Directions for this task =>
Could you return the data below exactly as it appears?

Information given =>
++++++
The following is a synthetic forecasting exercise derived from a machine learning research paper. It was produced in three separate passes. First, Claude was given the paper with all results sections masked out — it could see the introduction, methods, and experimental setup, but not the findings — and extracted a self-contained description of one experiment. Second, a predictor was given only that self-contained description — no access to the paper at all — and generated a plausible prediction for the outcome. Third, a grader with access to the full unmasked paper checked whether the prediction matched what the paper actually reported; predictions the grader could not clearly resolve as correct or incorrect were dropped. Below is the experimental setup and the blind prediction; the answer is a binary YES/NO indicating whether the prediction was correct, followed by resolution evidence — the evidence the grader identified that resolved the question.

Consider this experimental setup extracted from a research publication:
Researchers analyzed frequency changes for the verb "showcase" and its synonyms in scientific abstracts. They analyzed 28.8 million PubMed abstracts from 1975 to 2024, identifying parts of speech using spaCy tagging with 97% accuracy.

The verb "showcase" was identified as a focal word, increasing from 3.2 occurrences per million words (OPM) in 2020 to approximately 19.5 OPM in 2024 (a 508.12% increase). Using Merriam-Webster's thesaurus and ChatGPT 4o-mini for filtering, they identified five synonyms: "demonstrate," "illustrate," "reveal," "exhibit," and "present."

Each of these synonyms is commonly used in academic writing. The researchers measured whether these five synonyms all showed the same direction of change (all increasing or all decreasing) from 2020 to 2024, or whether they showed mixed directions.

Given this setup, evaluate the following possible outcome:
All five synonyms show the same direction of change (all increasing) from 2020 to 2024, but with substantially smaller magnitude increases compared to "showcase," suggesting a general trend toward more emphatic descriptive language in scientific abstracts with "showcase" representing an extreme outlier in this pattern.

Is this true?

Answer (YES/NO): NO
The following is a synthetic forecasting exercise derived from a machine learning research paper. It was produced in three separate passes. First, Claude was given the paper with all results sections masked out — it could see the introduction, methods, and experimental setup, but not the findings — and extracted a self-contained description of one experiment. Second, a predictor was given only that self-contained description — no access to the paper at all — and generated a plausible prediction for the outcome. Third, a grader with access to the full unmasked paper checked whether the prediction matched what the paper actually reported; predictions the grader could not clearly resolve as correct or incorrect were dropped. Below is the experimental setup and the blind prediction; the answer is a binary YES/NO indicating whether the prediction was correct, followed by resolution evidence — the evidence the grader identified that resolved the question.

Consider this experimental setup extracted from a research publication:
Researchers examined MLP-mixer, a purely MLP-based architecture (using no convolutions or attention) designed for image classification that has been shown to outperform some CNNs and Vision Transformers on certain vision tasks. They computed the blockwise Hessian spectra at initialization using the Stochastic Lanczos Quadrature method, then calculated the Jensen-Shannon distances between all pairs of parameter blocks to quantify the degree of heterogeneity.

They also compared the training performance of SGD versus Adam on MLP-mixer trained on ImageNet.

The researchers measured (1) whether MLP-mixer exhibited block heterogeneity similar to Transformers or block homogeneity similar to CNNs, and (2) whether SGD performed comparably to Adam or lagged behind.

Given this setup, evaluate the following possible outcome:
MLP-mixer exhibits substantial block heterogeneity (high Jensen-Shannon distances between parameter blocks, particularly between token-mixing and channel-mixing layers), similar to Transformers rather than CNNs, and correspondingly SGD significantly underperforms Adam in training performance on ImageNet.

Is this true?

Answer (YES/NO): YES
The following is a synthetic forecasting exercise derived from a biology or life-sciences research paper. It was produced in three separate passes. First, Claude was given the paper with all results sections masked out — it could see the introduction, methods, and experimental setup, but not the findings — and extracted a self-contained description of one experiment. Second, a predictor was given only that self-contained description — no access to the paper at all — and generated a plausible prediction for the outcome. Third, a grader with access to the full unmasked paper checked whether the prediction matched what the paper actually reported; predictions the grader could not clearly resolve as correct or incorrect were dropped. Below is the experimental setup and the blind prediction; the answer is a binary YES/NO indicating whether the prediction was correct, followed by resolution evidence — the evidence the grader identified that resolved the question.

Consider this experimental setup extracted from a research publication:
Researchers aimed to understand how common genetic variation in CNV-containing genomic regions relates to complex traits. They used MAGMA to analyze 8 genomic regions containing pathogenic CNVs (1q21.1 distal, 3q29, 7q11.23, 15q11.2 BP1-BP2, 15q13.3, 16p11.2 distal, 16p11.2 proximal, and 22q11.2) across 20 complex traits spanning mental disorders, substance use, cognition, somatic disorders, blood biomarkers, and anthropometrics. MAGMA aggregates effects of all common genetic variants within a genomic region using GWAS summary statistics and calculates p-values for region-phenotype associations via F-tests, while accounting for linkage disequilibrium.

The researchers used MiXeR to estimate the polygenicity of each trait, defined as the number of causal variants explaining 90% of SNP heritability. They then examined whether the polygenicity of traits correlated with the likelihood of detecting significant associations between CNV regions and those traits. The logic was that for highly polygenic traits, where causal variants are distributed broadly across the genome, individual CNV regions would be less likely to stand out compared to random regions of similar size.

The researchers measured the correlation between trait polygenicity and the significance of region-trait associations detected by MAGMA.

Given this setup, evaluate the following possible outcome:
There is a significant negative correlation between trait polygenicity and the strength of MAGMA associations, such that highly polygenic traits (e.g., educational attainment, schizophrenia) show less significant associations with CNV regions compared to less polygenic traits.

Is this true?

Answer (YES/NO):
++++++
Output for this exercise =>
The following is a synthetic forecasting exercise derived from a machine learning research paper. It was produced in three separate passes. First, Claude was given the paper with all results sections masked out — it could see the introduction, methods, and experimental setup, but not the findings — and extracted a self-contained description of one experiment. Second, a predictor was given only that self-contained description — no access to the paper at all — and generated a plausible prediction for the outcome. Third, a grader with access to the full unmasked paper checked whether the prediction matched what the paper actually reported; predictions the grader could not clearly resolve as correct or incorrect were dropped. Below is the experimental setup and the blind prediction; the answer is a binary YES/NO indicating whether the prediction was correct, followed by resolution evidence — the evidence the grader identified that resolved the question.

Consider this experimental setup extracted from a research publication:
Researchers analyzed frequency changes for the verb "showcase" and its synonyms in scientific abstracts. They analyzed 28.8 million PubMed abstracts from 1975 to 2024, identifying parts of speech using spaCy tagging with 97% accuracy.

The verb "showcase" was identified as a focal word, increasing from 3.2 occurrences per million words (OPM) in 2020 to approximately 19.5 OPM in 2024 (a 508.12% increase). Using Merriam-Webster's thesaurus and ChatGPT 4o-mini for filtering, they identified five synonyms: "demonstrate," "illustrate," "reveal," "exhibit," and "present."

Each of these synonyms is commonly used in academic writing. The researchers measured whether these five synonyms all showed the same direction of change (all increasing or all decreasing) from 2020 to 2024, or whether they showed mixed directions.

Given this setup, evaluate the following possible outcome:
All five synonyms show the same direction of change (all increasing) from 2020 to 2024, but with substantially smaller magnitude increases compared to "showcase," suggesting a general trend toward more emphatic descriptive language in scientific abstracts with "showcase" representing an extreme outlier in this pattern.

Is this true?

Answer (YES/NO): NO
The following is a synthetic forecasting exercise derived from a machine learning research paper. It was produced in three separate passes. First, Claude was given the paper with all results sections masked out — it could see the introduction, methods, and experimental setup, but not the findings — and extracted a self-contained description of one experiment. Second, a predictor was given only that self-contained description — no access to the paper at all — and generated a plausible prediction for the outcome. Third, a grader with access to the full unmasked paper checked whether the prediction matched what the paper actually reported; predictions the grader could not clearly resolve as correct or incorrect were dropped. Below is the experimental setup and the blind prediction; the answer is a binary YES/NO indicating whether the prediction was correct, followed by resolution evidence — the evidence the grader identified that resolved the question.

Consider this experimental setup extracted from a research publication:
Researchers examined MLP-mixer, a purely MLP-based architecture (using no convolutions or attention) designed for image classification that has been shown to outperform some CNNs and Vision Transformers on certain vision tasks. They computed the blockwise Hessian spectra at initialization using the Stochastic Lanczos Quadrature method, then calculated the Jensen-Shannon distances between all pairs of parameter blocks to quantify the degree of heterogeneity.

They also compared the training performance of SGD versus Adam on MLP-mixer trained on ImageNet.

The researchers measured (1) whether MLP-mixer exhibited block heterogeneity similar to Transformers or block homogeneity similar to CNNs, and (2) whether SGD performed comparably to Adam or lagged behind.

Given this setup, evaluate the following possible outcome:
MLP-mixer exhibits substantial block heterogeneity (high Jensen-Shannon distances between parameter blocks, particularly between token-mixing and channel-mixing layers), similar to Transformers rather than CNNs, and correspondingly SGD significantly underperforms Adam in training performance on ImageNet.

Is this true?

Answer (YES/NO): YES
The following is a synthetic forecasting exercise derived from a biology or life-sciences research paper. It was produced in three separate passes. First, Claude was given the paper with all results sections masked out — it could see the introduction, methods, and experimental setup, but not the findings — and extracted a self-contained description of one experiment. Second, a predictor was given only that self-contained description — no access to the paper at all — and generated a plausible prediction for the outcome. Third, a grader with access to the full unmasked paper checked whether the prediction matched what the paper actually reported; predictions the grader could not clearly resolve as correct or incorrect were dropped. Below is the experimental setup and the blind prediction; the answer is a binary YES/NO indicating whether the prediction was correct, followed by resolution evidence — the evidence the grader identified that resolved the question.

Consider this experimental setup extracted from a research publication:
Researchers aimed to understand how common genetic variation in CNV-containing genomic regions relates to complex traits. They used MAGMA to analyze 8 genomic regions containing pathogenic CNVs (1q21.1 distal, 3q29, 7q11.23, 15q11.2 BP1-BP2, 15q13.3, 16p11.2 distal, 16p11.2 proximal, and 22q11.2) across 20 complex traits spanning mental disorders, substance use, cognition, somatic disorders, blood biomarkers, and anthropometrics. MAGMA aggregates effects of all common genetic variants within a genomic region using GWAS summary statistics and calculates p-values for region-phenotype associations via F-tests, while accounting for linkage disequilibrium.

The researchers used MiXeR to estimate the polygenicity of each trait, defined as the number of causal variants explaining 90% of SNP heritability. They then examined whether the polygenicity of traits correlated with the likelihood of detecting significant associations between CNV regions and those traits. The logic was that for highly polygenic traits, where causal variants are distributed broadly across the genome, individual CNV regions would be less likely to stand out compared to random regions of similar size.

The researchers measured the correlation between trait polygenicity and the significance of region-trait associations detected by MAGMA.

Given this setup, evaluate the following possible outcome:
There is a significant negative correlation between trait polygenicity and the strength of MAGMA associations, such that highly polygenic traits (e.g., educational attainment, schizophrenia) show less significant associations with CNV regions compared to less polygenic traits.

Is this true?

Answer (YES/NO):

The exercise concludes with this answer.